Your task is to extract every entry that follows word for word while excluding the pictures.

--- Stored records ---

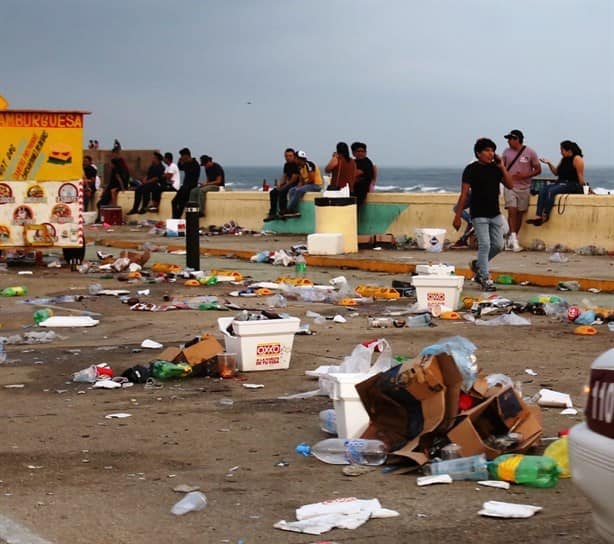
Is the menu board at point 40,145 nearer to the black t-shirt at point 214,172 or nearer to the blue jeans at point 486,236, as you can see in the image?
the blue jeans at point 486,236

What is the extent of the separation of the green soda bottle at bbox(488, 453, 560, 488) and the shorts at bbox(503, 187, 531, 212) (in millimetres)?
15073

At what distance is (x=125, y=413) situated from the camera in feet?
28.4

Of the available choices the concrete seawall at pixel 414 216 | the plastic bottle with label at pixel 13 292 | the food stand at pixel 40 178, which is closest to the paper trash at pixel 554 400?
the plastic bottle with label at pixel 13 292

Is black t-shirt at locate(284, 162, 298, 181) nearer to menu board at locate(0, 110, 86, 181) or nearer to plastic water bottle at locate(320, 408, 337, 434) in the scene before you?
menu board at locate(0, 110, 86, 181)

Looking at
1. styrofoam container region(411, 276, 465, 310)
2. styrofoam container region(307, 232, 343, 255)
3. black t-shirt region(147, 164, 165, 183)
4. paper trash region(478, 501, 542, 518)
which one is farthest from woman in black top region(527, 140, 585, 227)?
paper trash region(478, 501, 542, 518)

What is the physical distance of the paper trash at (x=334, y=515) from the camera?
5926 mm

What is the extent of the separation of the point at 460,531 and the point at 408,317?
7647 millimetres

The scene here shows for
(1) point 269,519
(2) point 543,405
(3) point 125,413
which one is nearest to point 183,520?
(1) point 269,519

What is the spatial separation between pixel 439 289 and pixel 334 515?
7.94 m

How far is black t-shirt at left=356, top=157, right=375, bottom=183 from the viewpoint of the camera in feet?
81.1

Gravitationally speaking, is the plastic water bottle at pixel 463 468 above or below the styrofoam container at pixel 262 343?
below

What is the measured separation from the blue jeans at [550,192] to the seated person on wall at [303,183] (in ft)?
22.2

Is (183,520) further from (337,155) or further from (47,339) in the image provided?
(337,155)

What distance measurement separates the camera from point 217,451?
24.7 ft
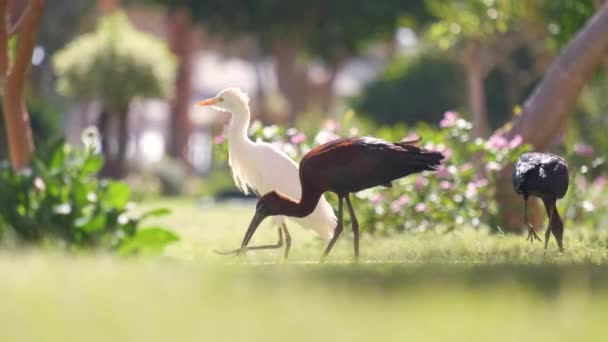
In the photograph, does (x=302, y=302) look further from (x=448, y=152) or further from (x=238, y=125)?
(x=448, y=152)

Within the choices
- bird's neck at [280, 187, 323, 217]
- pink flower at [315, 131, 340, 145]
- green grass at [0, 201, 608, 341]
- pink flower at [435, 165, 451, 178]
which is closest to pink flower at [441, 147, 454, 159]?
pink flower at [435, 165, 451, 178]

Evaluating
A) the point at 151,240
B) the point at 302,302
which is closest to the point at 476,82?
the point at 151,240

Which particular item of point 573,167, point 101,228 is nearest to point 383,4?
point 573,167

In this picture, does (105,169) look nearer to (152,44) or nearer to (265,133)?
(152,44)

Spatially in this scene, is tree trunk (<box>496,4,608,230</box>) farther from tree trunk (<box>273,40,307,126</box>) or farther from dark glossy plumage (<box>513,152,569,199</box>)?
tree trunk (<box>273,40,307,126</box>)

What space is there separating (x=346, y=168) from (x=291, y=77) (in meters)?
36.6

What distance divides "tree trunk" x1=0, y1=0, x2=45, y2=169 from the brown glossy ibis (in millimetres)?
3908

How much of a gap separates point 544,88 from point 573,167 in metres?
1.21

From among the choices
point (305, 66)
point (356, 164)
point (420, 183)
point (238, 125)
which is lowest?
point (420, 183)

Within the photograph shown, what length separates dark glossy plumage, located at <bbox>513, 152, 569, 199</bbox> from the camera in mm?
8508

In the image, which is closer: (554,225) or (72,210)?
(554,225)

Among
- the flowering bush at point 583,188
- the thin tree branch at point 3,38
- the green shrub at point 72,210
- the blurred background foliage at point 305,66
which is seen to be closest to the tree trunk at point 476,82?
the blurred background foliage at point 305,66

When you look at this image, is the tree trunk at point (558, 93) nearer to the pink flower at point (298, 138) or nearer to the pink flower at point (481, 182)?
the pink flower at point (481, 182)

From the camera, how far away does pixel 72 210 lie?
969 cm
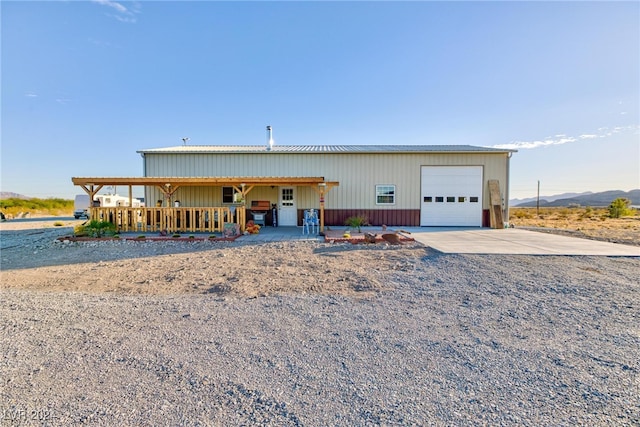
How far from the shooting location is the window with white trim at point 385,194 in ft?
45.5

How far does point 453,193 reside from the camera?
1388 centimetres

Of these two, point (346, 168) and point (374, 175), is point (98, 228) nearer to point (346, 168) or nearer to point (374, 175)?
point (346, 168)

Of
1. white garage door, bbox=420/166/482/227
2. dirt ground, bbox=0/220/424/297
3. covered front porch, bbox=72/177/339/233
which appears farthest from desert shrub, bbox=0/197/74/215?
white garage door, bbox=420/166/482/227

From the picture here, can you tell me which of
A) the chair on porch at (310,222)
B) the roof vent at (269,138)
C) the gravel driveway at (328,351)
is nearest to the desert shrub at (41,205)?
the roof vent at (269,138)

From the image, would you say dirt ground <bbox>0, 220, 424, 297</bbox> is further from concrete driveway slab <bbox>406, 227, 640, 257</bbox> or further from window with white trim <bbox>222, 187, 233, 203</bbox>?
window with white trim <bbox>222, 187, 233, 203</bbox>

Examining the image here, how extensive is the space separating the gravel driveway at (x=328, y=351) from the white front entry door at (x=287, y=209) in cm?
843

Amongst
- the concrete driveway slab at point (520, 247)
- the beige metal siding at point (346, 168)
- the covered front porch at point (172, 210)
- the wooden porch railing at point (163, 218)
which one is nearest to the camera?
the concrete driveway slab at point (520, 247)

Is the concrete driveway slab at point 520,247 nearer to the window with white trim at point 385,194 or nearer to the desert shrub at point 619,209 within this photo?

---

Task response>
Is the menu board at point 40,145 nearer to the black t-shirt at point 214,172 or nearer to the blue jeans at point 486,236, as you can see in the image?
the blue jeans at point 486,236

What is the extent of the separation of the green soda bottle at bbox(488, 453, 560, 488) and the shorts at bbox(503, 187, 531, 212) (in millimetres)?
15073

At what distance is (x=125, y=413) situated from the camera in feet?
28.4

Of the available choices the concrete seawall at pixel 414 216 | the plastic bottle with label at pixel 13 292 | the food stand at pixel 40 178, which is closest to the paper trash at pixel 554 400?
the plastic bottle with label at pixel 13 292

Is black t-shirt at locate(284, 162, 298, 181) nearer to menu board at locate(0, 110, 86, 181) or nearer to plastic water bottle at locate(320, 408, 337, 434) in the scene before you?
menu board at locate(0, 110, 86, 181)

Looking at
1. styrofoam container region(411, 276, 465, 310)
2. styrofoam container region(307, 232, 343, 255)
3. black t-shirt region(147, 164, 165, 183)
4. paper trash region(478, 501, 542, 518)
which one is farthest from woman in black top region(527, 140, 585, 227)?
paper trash region(478, 501, 542, 518)

What is the physical distance of the paper trash at (x=334, y=515) from the camera?
5926 mm

What is the extent of the separation of the point at 460,531 and the point at 408,317?
7647 millimetres

The scene here shows for
(1) point 269,519
(2) point 543,405
(3) point 125,413
which one is nearest to point 183,520?
(1) point 269,519

What is the spatial separation between pixel 439 289 and pixel 334 515?
7.94 m

How far is black t-shirt at left=356, top=157, right=375, bottom=183 from the viewpoint of the camera in feet?
81.1

Gravitationally speaking, is the plastic water bottle at pixel 463 468 above or below the styrofoam container at pixel 262 343?
below

What is the measured separation from the blue jeans at [550,192] to the seated person on wall at [303,183] (in ft)?
22.2

Is (183,520) further from (337,155) or further from (47,339) in the image provided?
(337,155)

What distance measurement separates the camera from point 217,451?
24.7 ft
In the photograph, does (x=302, y=302) look further from (x=448, y=152) or further from (x=238, y=125)?
(x=448, y=152)

Within the choices
- bird's neck at [280, 187, 323, 217]
- pink flower at [315, 131, 340, 145]
- green grass at [0, 201, 608, 341]
- pink flower at [435, 165, 451, 178]
which is closest to pink flower at [441, 147, 454, 159]?
pink flower at [435, 165, 451, 178]

Evaluating
A) the point at 151,240
B) the point at 302,302
which is closest to the point at 476,82?
the point at 151,240

Which particular item of point 573,167, point 101,228 is nearest to point 383,4?
point 573,167

In this picture, does (105,169) look nearer to (152,44) or nearer to (265,133)?
(152,44)

Spatially in this scene, is tree trunk (<box>496,4,608,230</box>) farther from tree trunk (<box>273,40,307,126</box>) or farther from dark glossy plumage (<box>513,152,569,199</box>)?
tree trunk (<box>273,40,307,126</box>)

What space is there separating (x=346, y=168) from (x=291, y=77) (in meters)?
36.6

What distance divides "tree trunk" x1=0, y1=0, x2=45, y2=169 from the brown glossy ibis (in millimetres)?
3908

How much of a gap separates point 544,88 from point 573,167 in metres?
1.21

From among the choices
point (305, 66)
point (356, 164)
point (420, 183)
point (238, 125)
which is lowest?
point (420, 183)

Within the photograph shown, what length separates dark glossy plumage, located at <bbox>513, 152, 569, 199</bbox> from the camera in mm?
8508

In the image, which is closer: (554,225) or (72,210)?
(554,225)

Among
- the flowering bush at point 583,188
- the thin tree branch at point 3,38
- the green shrub at point 72,210
- the blurred background foliage at point 305,66
which is seen to be closest to the tree trunk at point 476,82?
the blurred background foliage at point 305,66

When you look at this image, is the tree trunk at point (558, 93) nearer to the pink flower at point (298, 138) or nearer to the pink flower at point (481, 182)?
the pink flower at point (481, 182)

From the camera, how far away does pixel 72 210 lie?
969 cm
How far from the shooting location is the window with white trim at point 385,194 in ft?
45.5

How far does point 453,193 reside from the camera?
1388 centimetres

Of these two, point (346, 168) and point (374, 175), is point (98, 228) nearer to point (346, 168) or nearer to point (374, 175)?
point (346, 168)

Of
1. white garage door, bbox=420/166/482/227
2. dirt ground, bbox=0/220/424/297
3. covered front porch, bbox=72/177/339/233
which appears farthest from desert shrub, bbox=0/197/74/215?
white garage door, bbox=420/166/482/227

From the picture here, can you tell me which of
A) the chair on porch at (310,222)
B) the roof vent at (269,138)
C) the gravel driveway at (328,351)
is nearest to the desert shrub at (41,205)?
the roof vent at (269,138)

From the image, would you say dirt ground <bbox>0, 220, 424, 297</bbox> is further from concrete driveway slab <bbox>406, 227, 640, 257</bbox> or further from window with white trim <bbox>222, 187, 233, 203</bbox>?
window with white trim <bbox>222, 187, 233, 203</bbox>

Examining the image here, how extensive is the space separating the gravel driveway at (x=328, y=351) from the white front entry door at (x=287, y=209) in cm?
843

Amongst
- the concrete driveway slab at point (520, 247)
- the beige metal siding at point (346, 168)
- the covered front porch at point (172, 210)
- the wooden porch railing at point (163, 218)
which one is nearest to the camera?
the concrete driveway slab at point (520, 247)

Is the concrete driveway slab at point 520,247 nearer to the window with white trim at point 385,194 or nearer to the desert shrub at point 619,209 within this photo?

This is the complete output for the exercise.